- **SELECTED PASSAGE**

Start with a seed $S$. The first random word $B_0$ is $S$. In my case, I picked up the first $N$ binary digits of $\sqrt{2}/2$ for the seed.The $k$-th bit of $B_n$ is denoted as $B_n(k)$. Then $B_{n+1}$ is obtained recursively as follows.

  • Shifting step: Create the word $C_{n}$ by shifting the bits of $B_{n}$ by $L$ positions as follows: the $k$-th bit of $C_n$ is equal to $C_n(k)=B_n(\bmod(k+L,N))$ for $k=0,\cdots, N-1$.
  • Scrambling step: $B_{n+1}(k)=\bmod(B_{n}(N-k-1)+C_{n}(k),2)$ for $k=0,\cdots, N-1$. In other words, $B_{n+1}(k)=\mbox{ XOR}(B_{n}(N-k-1),C_{n}(k))$. Thus the analogy with Xorshift generators.

$L=2$ seems to work best in most cases. For $L=2$ and $N=7, 11$ or $17$, the period is $2^{N-3}-1$. More generally, if $N$ is prime, the period is of the order $2^N$. Of course, there is no way the period could be higher than $2^N$. So prime values of $N$ produce the best generators, though this might not be true for all primes.

Also, the real number $X_n\in [0,1]$ is defined as follows:

$$X_n=\sum_{k=1}^{N} \frac{B_{n}(k-1)}{2^k}.$$

There is a one-to-one mapping between $B_n$ and $X_n$. I studied the patterns in the distribution of successive values of $X_n$ and haven't found any. For instance, unlike other RNG's (see here and follow-up discussion here), the triplets $(X_n,X_{n+1},X_{n+2})$ do not appear to lie in a small number of parallel planes. Successive values of $X_n$ are asymptotically un-correlated. For modern tests (George Marsaglia, 2020) to assess the quality of a RNG, see here and here.

- **ENTRIES**
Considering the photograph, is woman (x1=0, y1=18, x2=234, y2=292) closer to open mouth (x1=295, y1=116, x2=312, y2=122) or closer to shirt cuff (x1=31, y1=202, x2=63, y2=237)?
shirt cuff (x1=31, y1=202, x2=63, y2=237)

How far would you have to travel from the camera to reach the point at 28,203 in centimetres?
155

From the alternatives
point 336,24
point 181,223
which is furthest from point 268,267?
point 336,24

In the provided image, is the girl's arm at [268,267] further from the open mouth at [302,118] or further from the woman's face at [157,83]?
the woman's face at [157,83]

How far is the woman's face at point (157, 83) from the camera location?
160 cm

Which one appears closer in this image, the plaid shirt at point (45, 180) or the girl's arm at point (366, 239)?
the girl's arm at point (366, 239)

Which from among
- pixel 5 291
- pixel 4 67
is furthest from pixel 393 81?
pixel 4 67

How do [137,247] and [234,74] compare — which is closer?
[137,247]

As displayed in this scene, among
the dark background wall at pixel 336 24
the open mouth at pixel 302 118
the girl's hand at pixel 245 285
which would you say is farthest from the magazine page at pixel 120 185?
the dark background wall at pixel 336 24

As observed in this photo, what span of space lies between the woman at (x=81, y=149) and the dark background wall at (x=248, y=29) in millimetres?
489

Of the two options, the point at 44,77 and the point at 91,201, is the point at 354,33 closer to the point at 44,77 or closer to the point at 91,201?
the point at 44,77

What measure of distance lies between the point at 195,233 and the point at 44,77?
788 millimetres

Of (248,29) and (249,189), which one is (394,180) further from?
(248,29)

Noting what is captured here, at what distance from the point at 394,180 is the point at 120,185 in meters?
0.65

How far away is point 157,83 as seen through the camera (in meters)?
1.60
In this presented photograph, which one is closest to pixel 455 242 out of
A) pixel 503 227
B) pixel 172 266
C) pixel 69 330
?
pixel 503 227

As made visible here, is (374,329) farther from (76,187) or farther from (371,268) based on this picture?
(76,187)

- **JOBS**
1. According to the random-number-generator passage, what is the period when $L=2$ and $N$ is 7, 11, or 17?
2. Extend the random-number-generator passage, beginning after its last sentence.
The items have no role in this exercise.

- **SOLVED TASKS**
1. The period is $2^{N-3}-1$.

2.
The underlying idea in the design of my generator is this: take a seed consisting of a large number of random bits, such as a the first $N$ binary digits of a normal number in base $2$. Then if you reverse these bits (the binary digits), the new number is a sequence of bits just as random as the previous one, and uncorrelated to the previous number.

Possible improvements

Consider a $q$-order recursion $B_{n}=f(B_{n-1},\cdots,B_{n-q})$ instead of a first-order one as here. Then the period can be of the order $2^{Nq}$. Such an example for a Xorshift generator is provided here by G. Marsaglia, with $q=4$. It uses four seeds. In our case, if we were to use $q$ seeds, you can pick up $q$ irrational numbers that are linearly independent over the set of rational numbers. Their digits sequences are independent from each other (see section 1.3 in this article for a proof). An example (with $q=4$) is the first $N$ binary digits of the following numbers: $\log 2, \frac{\pi}{4}, \frac{\sqrt{2}}{2}$ and $\exp(-\frac{3}{5})$.

Of course, instead of choosing $\sqrt{2}/2$, one might choose an irrational number impossible to guess, for instance $$\alpha=\zeta(\sqrt{31}\log 5)\cdot\Gamma(e^{73 \sin 7})+\psi_2\Big(5e^{-11\cos 19}\log(53\pi+\sin 101)\Big)$$ Further improvement is obtained by using $N$ digits of $\alpha$ or $\sqrt{2}/2$ starting at position $M$ in their binary expansion, with $M$ very large and kept secret, rather than $M=0$ as in the code below. If you work with $q$ seeds, choose a different $M$ for each seed.

Source code

It also computes the period. If the period is larger than Niter (in the code) it will return $-1$ for the period: you need to increase Niter accordingly. Use for values of $N$ smaller than 45; to eliminate this problem, get the digits of the seed from a table or use a tool such as this one to get millions of digits for the seed.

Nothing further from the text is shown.